Samuel V. Lemley, a Ph.D student in English in the UVa Graduate School of Arts & Sciences, has been named first-prize winner in the National Collegiate Book Collecting Contest. His entry, “Biblioteca Genealogica: Sicilian Printing, 1704-1893,” had won first place in the 52nd Student Book Collecting Contest sponsored by the Bibliographical Society of the University of Virginia last spring. First-prize winners in the more than forty college and university book collecting competitions around the country are eligible to compete for the national prize.
Lemley was honored at an awards ceremony at the Library of Congress on October 19. The prize includes $2,500 as well as a $1,000 gift to the Bibliographical Society of the University of Virginia.

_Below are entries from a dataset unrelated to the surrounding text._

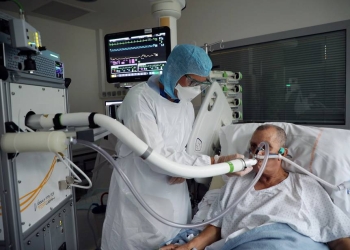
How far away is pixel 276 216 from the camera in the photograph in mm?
1171

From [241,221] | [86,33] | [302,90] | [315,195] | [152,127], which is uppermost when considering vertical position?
[86,33]

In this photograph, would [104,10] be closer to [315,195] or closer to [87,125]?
[87,125]

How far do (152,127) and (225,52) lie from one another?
2.31 m

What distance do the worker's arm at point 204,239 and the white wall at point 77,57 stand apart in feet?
10.9

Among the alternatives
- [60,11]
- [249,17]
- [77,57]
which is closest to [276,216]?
[249,17]

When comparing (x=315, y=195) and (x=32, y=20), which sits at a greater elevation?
(x=32, y=20)

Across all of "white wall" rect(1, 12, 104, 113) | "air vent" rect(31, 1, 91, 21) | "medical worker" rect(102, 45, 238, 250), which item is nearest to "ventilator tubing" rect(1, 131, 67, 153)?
"medical worker" rect(102, 45, 238, 250)

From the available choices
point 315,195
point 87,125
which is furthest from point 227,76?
point 87,125

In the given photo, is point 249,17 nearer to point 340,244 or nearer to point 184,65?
point 184,65

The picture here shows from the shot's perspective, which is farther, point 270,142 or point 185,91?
point 270,142

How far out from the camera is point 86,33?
4172 mm

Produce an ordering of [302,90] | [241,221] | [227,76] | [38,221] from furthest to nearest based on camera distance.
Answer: [302,90] < [227,76] < [241,221] < [38,221]

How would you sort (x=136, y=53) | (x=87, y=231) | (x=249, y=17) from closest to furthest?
1. (x=136, y=53)
2. (x=87, y=231)
3. (x=249, y=17)

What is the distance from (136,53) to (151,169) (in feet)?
4.22
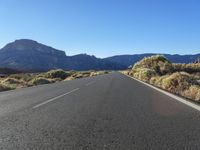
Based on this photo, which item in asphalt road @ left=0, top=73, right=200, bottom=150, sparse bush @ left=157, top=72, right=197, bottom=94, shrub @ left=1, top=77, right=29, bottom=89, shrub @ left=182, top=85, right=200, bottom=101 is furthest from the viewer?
shrub @ left=1, top=77, right=29, bottom=89

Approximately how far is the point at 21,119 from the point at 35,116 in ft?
1.98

Lemley’s collection of examples of Sicilian printing from the 18th and 19th centuries has a unique focus on his own family’s history. He writes that his collection “is envisioned as an artifactual supplement—‘an accumulation of tangible things’—accompanying a genealogical history compiled over several decades” by his grandfather. His aim is to collect “one item for each of my documented Sicilian ancestors by direct lineal descent,” finding a work published in the same decade as the ancestor’s birth or death, published within one hundred miles of the ancestor’s home, and reflecting something of the ancestor’s daily life. “Sicilian printers primarily served a local, insular market, and so the books, broadsheets, and pamphlets in this collection are largely ephemeral, topical, and generically ‘popular’.” Among the interesting items in his collection are a 1720 Italian translation of a French treatise on how to deal with the plague, an 1819 account of the appearance of a comet in the sky above Sicily, and a mid-19th century manuscript of a Christmas homily by an unknown Sicilian priest. Lemley acquired most of his collection from Italian dealers online, but he found some of the best items in obscure shops and flea markets in Sicily.
The national contest is sponsored by the Antiquarian Booksellers’ Association of America (ABAA), the Fellowship of American Bibliophilic Societies (FABS), the Grolier Club, and the Center for the Book and the Rare Books and Special Collections Division of the Library of Congress, with major support from the Jay I. Kislak Foundation.